* [Excerpt to read]
BEGIN
One can solve this task by determining the implicit function \(f(t)\) defined by the production level \[ \begin{gathered} F(t,f(t))=q \end{gathered} \] Then calculate the costs of all these factor combinations \[ \begin{gathered} c(t)=at+bf(t), \end{gathered} \] and determine a critical point through the equation \[ \begin{gathered} c'(t)=a+bf'(t)=0\;. \end{gathered} \]

Exercise 8.58 The production function is \(q=F(x,y)=100\,xy\) and factor prices are 2 and 3 units of currency per unit of quantity, respectively. Determine the optimal factor combination for a production level \(q=200\).

Solution: The function \(f(t)\) is implicitly defined by \(F(t,f(t))=200\), so \[ \begin{gathered} 100tf(t)=200 \;\implies\; f(t)=\frac{2}{t}\,. \end{gathered} \] Therefore, the costs are \[ \begin{gathered} c(t)=2t+3\cdot \frac{2}{t}=2t+\frac{6}{t}, \end{gathered} \] with \(c'(t)=2-6/t^2\). We calculate the minimum by \[ \begin{gathered} c'(t)=2-\frac{6}{t^2}=0\implies t=\pm\sqrt{3}. \end{gathered} \] We therefore have a minimum at \(t=\sqrt{3}\). The optimal factor combination is thus \(x=t=\sqrt{3}\simeq 1.73\) and \(y=f(t)=2/\sqrt{3}\simeq 1.15\). □

Remark 8.59 It was not really difficult for us to find the solution in Exercise 8.58. However, we should not delude ourselves. It was only easy

  • Because we were able to calculate \(f(t)\) explicitly.

  • Thus, we reduced the objective function \(c(x,y)=2x+3y\) to a function \(c(t)\) in just one variable.

  • We have incorporated the constraint into the objective function.

If that is too difficult or even impossible, we have an elegant alternative, the Method of Lagrange.

8.8.2 The Method of Lagrange

Let \(z=C(x,y)\) be an objective function, which is to be optimized under the constraint \(F(x,y)=q=\text{const}\). Theoretically, we would define a function \(y=f(t)\) implicitly by the equation \[ \begin{gathered} q=F(t,f(t)) \end{gathered} \] and then look for a critical point of the objective function \[ \begin{gathered} c(t)=C(t,f(t)) \end{gathered} \] This approach can be impractical due to the complexity of the explicit form of \(f(t)\). Nevertheless, we can examine what conditions a critical point would need to satisfy.
END
* [Data supplied]
BEGIN
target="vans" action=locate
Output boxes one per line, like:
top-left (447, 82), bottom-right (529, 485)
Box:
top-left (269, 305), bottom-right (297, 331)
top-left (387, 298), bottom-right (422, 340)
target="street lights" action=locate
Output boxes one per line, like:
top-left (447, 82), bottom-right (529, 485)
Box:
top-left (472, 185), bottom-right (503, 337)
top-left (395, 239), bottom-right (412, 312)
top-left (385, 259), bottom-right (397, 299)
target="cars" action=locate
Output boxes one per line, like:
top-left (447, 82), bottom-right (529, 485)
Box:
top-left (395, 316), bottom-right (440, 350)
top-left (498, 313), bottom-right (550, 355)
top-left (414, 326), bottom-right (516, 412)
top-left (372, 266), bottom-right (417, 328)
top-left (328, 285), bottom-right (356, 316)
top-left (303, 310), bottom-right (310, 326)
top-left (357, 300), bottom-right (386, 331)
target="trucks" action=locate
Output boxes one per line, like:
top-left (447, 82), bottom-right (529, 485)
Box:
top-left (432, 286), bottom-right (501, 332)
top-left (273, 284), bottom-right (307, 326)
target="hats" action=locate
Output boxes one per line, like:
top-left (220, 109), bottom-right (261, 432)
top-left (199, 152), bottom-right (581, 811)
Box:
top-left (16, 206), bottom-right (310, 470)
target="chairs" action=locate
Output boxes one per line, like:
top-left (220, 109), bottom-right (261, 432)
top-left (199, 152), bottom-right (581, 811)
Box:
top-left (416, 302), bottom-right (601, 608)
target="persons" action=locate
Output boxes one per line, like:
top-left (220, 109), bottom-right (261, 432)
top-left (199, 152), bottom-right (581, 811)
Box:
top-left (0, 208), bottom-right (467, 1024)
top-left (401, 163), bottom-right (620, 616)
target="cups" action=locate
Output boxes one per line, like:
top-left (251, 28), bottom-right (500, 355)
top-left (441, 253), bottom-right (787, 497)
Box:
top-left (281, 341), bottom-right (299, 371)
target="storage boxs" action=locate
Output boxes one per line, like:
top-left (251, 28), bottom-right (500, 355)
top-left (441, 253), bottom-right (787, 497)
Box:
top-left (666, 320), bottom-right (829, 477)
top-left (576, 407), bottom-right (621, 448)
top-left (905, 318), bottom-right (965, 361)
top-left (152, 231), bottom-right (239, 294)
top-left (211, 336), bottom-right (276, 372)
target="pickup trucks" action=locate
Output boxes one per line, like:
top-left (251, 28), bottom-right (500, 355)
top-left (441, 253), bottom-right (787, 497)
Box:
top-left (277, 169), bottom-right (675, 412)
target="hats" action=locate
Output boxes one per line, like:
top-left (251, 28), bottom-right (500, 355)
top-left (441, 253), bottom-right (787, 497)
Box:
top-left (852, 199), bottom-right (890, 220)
END
* [Task instructions] Carry on the excerpt about the Method of Lagrange, starting right after its final sentence. The items were taken from a different source than the text.

* [Output for this exercise]
A critical point of \(c(t)\) must satisfy the equation \(c'(t)=0\), which due to the chain rule (Theorem 8.47) is \[ \begin{gathered} C'_1(t,f(t))\cdot 1+C'_2(t,f(t))\,f'(t)=0\qquad \mbox{(A)} \end{gathered} \] On the other hand, \(f'(t)\) is the derivative of an implicitly defined function and thus, due to Theorem 8.55, it holds that \[ \begin{gathered} F'_1(t,f(t))\cdot 1+F'_2(t,f(t))\,f'(t)=0.\qquad \mbox{(B)} \end{gathered} \] Since \(f'(t)\) satisfies two linear equations (A) and (B) (linear in the unknown \(f'(t)\)) simultaneously, the coefficients of these equations must be proportional, i.e., there exists a number \(\lambda\) such that \[ \begin{aligned} C'_1(t,f(t))&=\lambda F'_1(t,f(t))\\ C'_2(t,f(t))&=\lambda F'_2(t,f(t)). \end{aligned} \]

Theorem 8.60 Let \(z=C(x,y)\) be an objective function that is to be optimized under the constraint \(F(x,y)=q\).

A point \((x,y)\) is exactly a critical point of this optimization problem if there is a number \(\lambda\) such that \[ \begin{aligned} C'_1(x,y)&=\lambda F'_1(x,y), \end{aligned} \tag{8.5}\]

\[ \begin{aligned} C'_2(x,y)&=\lambda F'_2(x,y). \end{aligned} \tag{8.6}\] The number \(\lambda\) is called Lagrange multiplier.

This condition for critical points of an optimization problem with a constraint avoids the explicit representation of the underlying implicit function \(f(t)\).

Essentially, one could stop at this rule for finding critical points and simply apply it. However, it has become customary to use a calculation scheme known as the Method of Lagrange Multipliers.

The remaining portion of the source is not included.